14 avril 2017 - «Amendement» de jurisprudence sur l’appel des décisions rendues par des juridictions non spécialisées en matière de pratiques restrictives de concurrence - D. Archer et D. Garreau


I - Par quatre arrêts du 29 mars 2017 (parmi lesquels : n° 15-24.241 - P+B+I), la chambre commerciale de la Cour de cassation a établi sa nouvelle jurisprudence concernant l’appel des décisions rendues en méconnaissance de la compétence exclusive des juridictions désignées en application des articles L. 442-6, III, et D. 442-3 du code de commerce.
 
On rappellera, en effet, que des juridictions spécialisées ont été instaurées pour connaître des litiges en matière de pratiques restrictives de concurrence, sur le modèle du système mis en place pour les pratiques anticoncurrentielles (visées par les articles L. 420-1 à L. 420-5 du code de commerce) par décret n° 2005-1756 du 30 décembre 2005, regroupant ce contentieux autour de quelques juridictions spécialisées.
 
Ainsi, la loi de modernisation de l’économie du 4 août 2008 a modifié les règles de compétence territoriale en la matière en précisant, à l'alinéa 5 du III de l'article L. 442-6 du code de commerce que :
 
« les litiges relatifs à l'application du présent article sont attribués aux juridictions dont le siège et le ressort sont fixés par décret ».
 
L’article D. 442-3 du même code, créé par le décret n° 2009-1384 du 11 novembre 2009, désigne les juridictions ainsi spécialisées par renvoi à une annexe et indique que « la cour d'appel compétente pour connaître des décisions rendues par ces juridictions est celle de Paris ».
 
 
II - Il ressort de ces dispositions que la compétence donnée à certaines juridictions pour statuer sur les litiges mettant en cause les articles L 420-1 à L 420-5 (pratiques anticoncurrentielles) et L 442-6 du code de commerce (pratiques restrictives) est organisée différemment en première instance et en appel.

━━━━━━

• Travail demandé: Veuillez restituer mot pour mot l'extrait sur l'appel en matière de pratiques restrictives de concurrence, en entier. Les enregistrements n'ont aucun rôle ici.

• Enregistrements:
━━━━━━

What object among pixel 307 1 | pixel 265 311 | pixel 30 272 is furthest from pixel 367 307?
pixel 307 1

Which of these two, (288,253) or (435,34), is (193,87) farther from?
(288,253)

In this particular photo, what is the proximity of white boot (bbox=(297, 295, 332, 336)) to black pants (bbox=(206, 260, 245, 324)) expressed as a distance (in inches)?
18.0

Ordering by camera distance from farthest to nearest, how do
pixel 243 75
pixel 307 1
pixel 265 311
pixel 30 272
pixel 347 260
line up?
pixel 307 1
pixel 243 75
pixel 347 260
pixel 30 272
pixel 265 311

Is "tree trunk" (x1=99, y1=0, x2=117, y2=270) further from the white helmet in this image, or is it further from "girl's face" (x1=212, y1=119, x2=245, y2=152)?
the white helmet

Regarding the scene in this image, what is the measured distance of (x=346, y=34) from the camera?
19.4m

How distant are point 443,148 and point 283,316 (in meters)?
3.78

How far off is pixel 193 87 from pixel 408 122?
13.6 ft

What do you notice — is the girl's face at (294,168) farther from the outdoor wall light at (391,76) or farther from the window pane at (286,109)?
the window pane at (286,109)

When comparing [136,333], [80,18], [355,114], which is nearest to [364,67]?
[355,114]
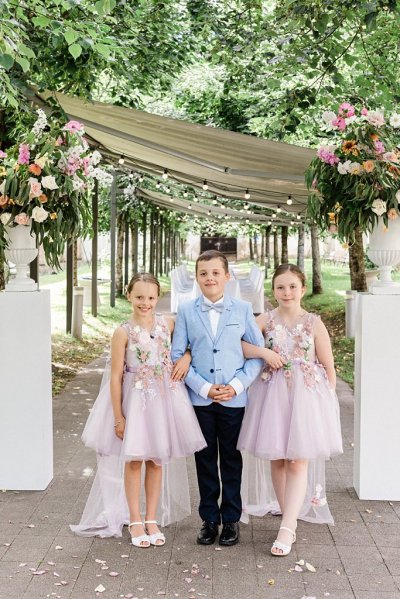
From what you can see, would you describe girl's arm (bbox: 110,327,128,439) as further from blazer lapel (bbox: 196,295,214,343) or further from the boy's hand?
the boy's hand

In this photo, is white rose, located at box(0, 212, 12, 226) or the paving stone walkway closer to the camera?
the paving stone walkway

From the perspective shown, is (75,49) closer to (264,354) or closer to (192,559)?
(264,354)

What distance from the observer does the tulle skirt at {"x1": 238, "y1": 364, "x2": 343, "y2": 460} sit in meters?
4.33

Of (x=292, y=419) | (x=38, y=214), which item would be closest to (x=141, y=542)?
(x=292, y=419)

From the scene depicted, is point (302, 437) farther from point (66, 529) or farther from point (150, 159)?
point (150, 159)

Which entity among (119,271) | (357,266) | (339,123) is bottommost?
(119,271)

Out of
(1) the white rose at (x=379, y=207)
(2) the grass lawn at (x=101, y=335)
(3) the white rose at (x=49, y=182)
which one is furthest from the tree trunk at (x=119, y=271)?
(1) the white rose at (x=379, y=207)

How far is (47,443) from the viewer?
5.38 metres

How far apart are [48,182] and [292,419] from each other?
2144 millimetres

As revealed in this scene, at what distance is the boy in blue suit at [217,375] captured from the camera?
4.32 metres

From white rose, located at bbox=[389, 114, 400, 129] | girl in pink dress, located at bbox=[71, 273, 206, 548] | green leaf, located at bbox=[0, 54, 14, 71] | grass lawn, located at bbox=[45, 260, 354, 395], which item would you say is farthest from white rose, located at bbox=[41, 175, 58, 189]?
grass lawn, located at bbox=[45, 260, 354, 395]

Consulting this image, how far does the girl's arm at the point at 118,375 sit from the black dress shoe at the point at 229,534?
0.78 m

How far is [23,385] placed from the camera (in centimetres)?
528

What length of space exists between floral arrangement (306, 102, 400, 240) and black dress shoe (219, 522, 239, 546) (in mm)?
2052
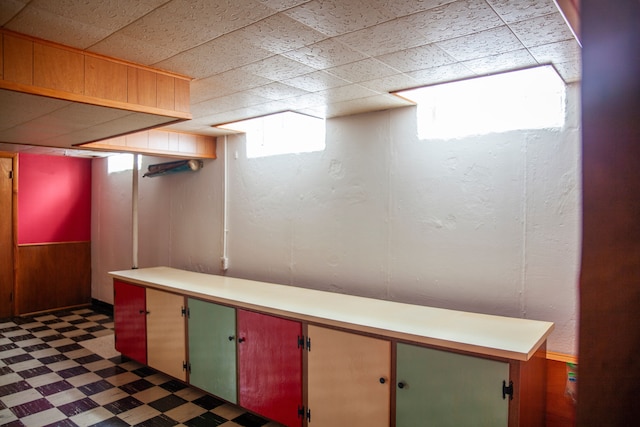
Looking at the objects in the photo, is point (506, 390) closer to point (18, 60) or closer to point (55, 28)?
point (55, 28)

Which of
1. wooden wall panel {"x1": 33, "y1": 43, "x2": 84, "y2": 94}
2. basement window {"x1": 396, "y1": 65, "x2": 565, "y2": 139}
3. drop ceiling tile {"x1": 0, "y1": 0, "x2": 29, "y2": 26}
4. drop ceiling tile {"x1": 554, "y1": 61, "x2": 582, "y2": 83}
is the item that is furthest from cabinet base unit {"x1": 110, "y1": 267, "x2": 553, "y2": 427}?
drop ceiling tile {"x1": 0, "y1": 0, "x2": 29, "y2": 26}

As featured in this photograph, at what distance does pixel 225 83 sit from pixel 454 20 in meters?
1.45

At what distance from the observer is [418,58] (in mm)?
2145

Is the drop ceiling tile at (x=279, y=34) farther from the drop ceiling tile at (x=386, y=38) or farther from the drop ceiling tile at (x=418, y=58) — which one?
the drop ceiling tile at (x=418, y=58)

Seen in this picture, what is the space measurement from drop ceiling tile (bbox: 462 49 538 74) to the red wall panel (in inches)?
246

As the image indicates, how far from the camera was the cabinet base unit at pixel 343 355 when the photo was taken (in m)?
2.05

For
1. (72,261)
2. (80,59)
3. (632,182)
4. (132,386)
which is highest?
(80,59)

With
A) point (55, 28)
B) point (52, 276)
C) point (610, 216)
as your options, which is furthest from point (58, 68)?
point (52, 276)

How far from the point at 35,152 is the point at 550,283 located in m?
6.50

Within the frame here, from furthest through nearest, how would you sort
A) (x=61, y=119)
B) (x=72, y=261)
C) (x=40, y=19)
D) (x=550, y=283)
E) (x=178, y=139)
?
1. (x=72, y=261)
2. (x=178, y=139)
3. (x=61, y=119)
4. (x=550, y=283)
5. (x=40, y=19)

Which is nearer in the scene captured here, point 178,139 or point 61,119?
point 61,119

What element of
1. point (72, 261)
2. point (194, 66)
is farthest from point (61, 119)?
point (72, 261)

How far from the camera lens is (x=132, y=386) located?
12.1 ft

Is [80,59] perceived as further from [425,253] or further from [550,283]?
[550,283]
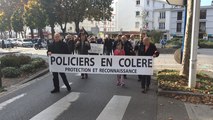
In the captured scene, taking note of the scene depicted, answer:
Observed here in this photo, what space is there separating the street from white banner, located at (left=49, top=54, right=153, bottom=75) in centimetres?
70

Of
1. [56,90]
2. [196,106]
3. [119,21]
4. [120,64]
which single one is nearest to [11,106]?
[56,90]

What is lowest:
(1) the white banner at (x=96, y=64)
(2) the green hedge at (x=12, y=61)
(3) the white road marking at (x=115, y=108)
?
(3) the white road marking at (x=115, y=108)

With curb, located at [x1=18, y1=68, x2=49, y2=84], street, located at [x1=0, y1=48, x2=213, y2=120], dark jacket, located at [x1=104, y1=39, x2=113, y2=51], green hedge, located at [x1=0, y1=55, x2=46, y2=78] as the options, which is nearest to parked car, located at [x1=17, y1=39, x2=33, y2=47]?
dark jacket, located at [x1=104, y1=39, x2=113, y2=51]

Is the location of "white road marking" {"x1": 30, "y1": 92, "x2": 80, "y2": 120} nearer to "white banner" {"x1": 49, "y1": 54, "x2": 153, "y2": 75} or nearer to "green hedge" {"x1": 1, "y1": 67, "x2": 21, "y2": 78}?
"white banner" {"x1": 49, "y1": 54, "x2": 153, "y2": 75}

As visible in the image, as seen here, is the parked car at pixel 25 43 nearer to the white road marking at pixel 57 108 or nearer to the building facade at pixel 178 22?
the building facade at pixel 178 22

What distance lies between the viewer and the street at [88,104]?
23.0ft

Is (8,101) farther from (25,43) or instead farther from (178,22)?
(178,22)

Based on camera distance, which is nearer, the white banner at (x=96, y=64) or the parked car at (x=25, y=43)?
the white banner at (x=96, y=64)

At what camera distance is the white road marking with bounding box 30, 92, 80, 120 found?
22.5ft

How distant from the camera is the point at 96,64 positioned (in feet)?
31.6

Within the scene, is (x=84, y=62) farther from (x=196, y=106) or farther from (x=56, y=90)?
(x=196, y=106)

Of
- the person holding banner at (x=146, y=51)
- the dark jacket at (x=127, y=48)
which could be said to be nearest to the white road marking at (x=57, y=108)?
the person holding banner at (x=146, y=51)

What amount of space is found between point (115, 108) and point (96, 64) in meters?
2.31

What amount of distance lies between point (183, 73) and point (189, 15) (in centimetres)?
216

━━━━━━

• Réponse attendue:
14 avril 2017 - «Amendement» de jurisprudence sur l’appel des décisions rendues par des juridictions non spécialisées en matière de pratiques restrictives de concurrence - D. Archer et D. Garreau


I - Par quatre arrêts du 29 mars 2017 (parmi lesquels : n° 15-24.241 - P+B+I), la chambre commerciale de la Cour de cassation a établi sa nouvelle jurisprudence concernant l’appel des décisions rendues en méconnaissance de la compétence exclusive des juridictions désignées en application des articles L. 442-6, III, et D. 442-3 du code de commerce.
 
On rappellera, en effet, que des juridictions spécialisées ont été instaurées pour connaître des litiges en matière de pratiques restrictives de concurrence, sur le modèle du système mis en place pour les pratiques anticoncurrentielles (visées par les articles L. 420-1 à L. 420-5 du code de commerce) par décret n° 2005-1756 du 30 décembre 2005, regroupant ce contentieux autour de quelques juridictions spécialisées.
 
Ainsi, la loi de modernisation de l’économie du 4 août 2008 a modifié les règles de compétence territoriale en la matière en précisant, à l'alinéa 5 du III de l'article L. 442-6 du code de commerce que :
 
« les litiges relatifs à l'application du présent article sont attribués aux juridictions dont le siège et le ressort sont fixés par décret ».
 
L’article D. 442-3 du même code, créé par le décret n° 2009-1384 du 11 novembre 2009, désigne les juridictions ainsi spécialisées par renvoi à une annexe et indique que « la cour d'appel compétente pour connaître des décisions rendues par ces juridictions est celle de Paris ».
 
 
II - Il ressort de ces dispositions que la compétence donnée à certaines juridictions pour statuer sur les litiges mettant en cause les articles L 420-1 à L 420-5 (pratiques anticoncurrentielles) et L 442-6 du code de commerce (pratiques restrictives) est organisée différemment en première instance et en appel.